I plan to write more about each case. Here, I'd like to revisit my dismal predictions. I correctly predicted that Justice Alito would write Collins. I whiffed on the other three. I had hoped Justice Kagan would write Mahanoy. She would have brought verve to the topic of student free speech. Alas, generations of principals, teachers, and students will have to suffer from Justice Breyer's staid prose. I thought Justice Alito or Kavanaugh would write Cedar Point. Wrong. The Chief kept it for himself. In light of his votes in Horne I and II, Roberts is especially strong on the Takings Clause. If there is a vehicle somewhere to overrule Kelo, now is the shot. Finally, I didn't have strong thoughts on Lange. I predicted Sotomayor, but instead we got a Kagan opinion.

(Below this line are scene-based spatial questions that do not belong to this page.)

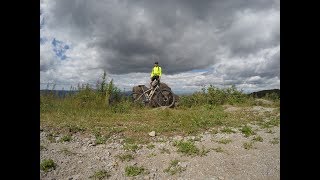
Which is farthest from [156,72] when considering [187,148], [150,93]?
[187,148]

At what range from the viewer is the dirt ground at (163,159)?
4.22m

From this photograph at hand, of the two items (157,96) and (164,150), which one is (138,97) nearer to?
(157,96)

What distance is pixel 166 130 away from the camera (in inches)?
268

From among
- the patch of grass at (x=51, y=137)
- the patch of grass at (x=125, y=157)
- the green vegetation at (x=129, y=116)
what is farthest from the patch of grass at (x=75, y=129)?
the patch of grass at (x=125, y=157)

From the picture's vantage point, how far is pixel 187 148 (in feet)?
17.1

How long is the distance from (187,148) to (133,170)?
1264mm

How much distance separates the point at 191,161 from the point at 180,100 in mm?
9689

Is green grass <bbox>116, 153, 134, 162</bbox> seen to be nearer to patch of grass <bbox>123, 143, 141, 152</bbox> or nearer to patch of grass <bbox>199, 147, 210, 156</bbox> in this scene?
patch of grass <bbox>123, 143, 141, 152</bbox>

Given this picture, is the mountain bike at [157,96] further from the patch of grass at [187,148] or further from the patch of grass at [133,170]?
the patch of grass at [133,170]

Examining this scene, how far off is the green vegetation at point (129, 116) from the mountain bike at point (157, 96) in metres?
0.46

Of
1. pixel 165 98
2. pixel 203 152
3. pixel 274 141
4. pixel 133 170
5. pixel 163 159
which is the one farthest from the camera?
pixel 165 98

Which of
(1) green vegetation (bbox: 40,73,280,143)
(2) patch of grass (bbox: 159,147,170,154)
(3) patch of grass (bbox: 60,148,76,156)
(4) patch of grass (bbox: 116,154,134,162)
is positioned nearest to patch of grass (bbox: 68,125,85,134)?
(1) green vegetation (bbox: 40,73,280,143)
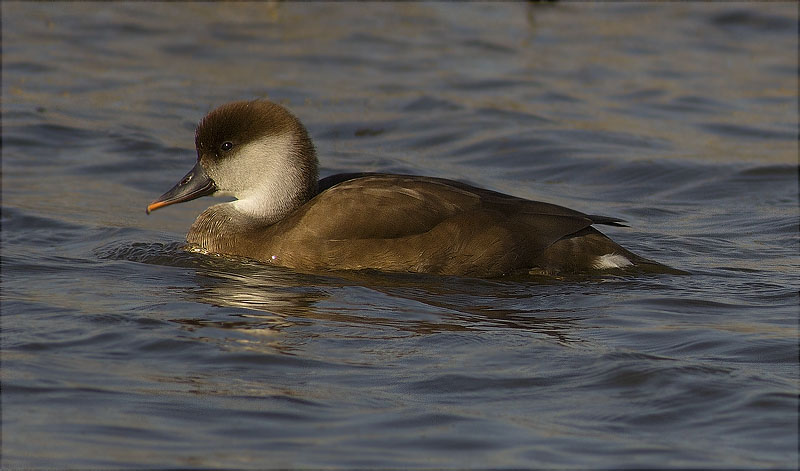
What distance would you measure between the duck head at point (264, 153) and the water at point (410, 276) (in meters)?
0.52

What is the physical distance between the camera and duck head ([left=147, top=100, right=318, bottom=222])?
847 cm

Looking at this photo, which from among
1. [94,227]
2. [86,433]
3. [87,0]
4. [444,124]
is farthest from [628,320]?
[87,0]

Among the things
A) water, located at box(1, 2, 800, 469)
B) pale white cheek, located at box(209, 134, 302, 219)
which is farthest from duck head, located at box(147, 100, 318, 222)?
water, located at box(1, 2, 800, 469)

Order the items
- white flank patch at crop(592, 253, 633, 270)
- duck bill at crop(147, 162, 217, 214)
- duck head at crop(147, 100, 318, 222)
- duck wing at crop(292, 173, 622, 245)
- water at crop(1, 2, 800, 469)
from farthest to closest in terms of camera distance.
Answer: duck bill at crop(147, 162, 217, 214), duck head at crop(147, 100, 318, 222), white flank patch at crop(592, 253, 633, 270), duck wing at crop(292, 173, 622, 245), water at crop(1, 2, 800, 469)

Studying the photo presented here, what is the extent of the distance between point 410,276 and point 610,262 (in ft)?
4.03

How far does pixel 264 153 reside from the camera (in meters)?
8.52

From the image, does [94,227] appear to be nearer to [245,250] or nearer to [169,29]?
[245,250]

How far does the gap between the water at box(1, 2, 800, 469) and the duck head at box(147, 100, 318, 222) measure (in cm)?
52

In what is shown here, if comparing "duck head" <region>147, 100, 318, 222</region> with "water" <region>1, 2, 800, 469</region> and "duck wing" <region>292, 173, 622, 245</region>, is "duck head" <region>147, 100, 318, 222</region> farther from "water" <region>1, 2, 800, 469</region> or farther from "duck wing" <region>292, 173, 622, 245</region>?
"water" <region>1, 2, 800, 469</region>

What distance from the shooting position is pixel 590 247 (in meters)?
8.08

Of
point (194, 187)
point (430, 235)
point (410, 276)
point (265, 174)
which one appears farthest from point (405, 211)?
point (194, 187)

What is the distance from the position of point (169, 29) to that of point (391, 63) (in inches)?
113

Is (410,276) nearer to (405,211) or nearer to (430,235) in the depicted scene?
(430,235)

We are left with eight cases. The Court will hand down some tomorrow, and probably the rest on Monday, possibly Tuesday.
January Sitting
Only one case is outstanding: Guzman-Chavez. I still don't have a strong prediction here. I'll give this statutory interpretation case to Barrett. She was very active during oral arguments on statutory nuance.
February Sitting
Only one case is outstanding: Brnovich. Because Roberts ended up writing Cedar Point, I am going with Alito or Kavanaugh for Brnovich.
March Sitting
Only one case is outstanding: TransUnion. I'll stay with Kagan for this Rule 23 case.
April Sitting
Justice Breyer wrote the majority in Mahanoy. There are five outstanding cases from that sitting: PennEast (Barrett), Minerva (Kagan), AFP/Thomas More v. Bonta (Roberts), Chehalis (Gorsuch), and HollyFrontier (Barrett).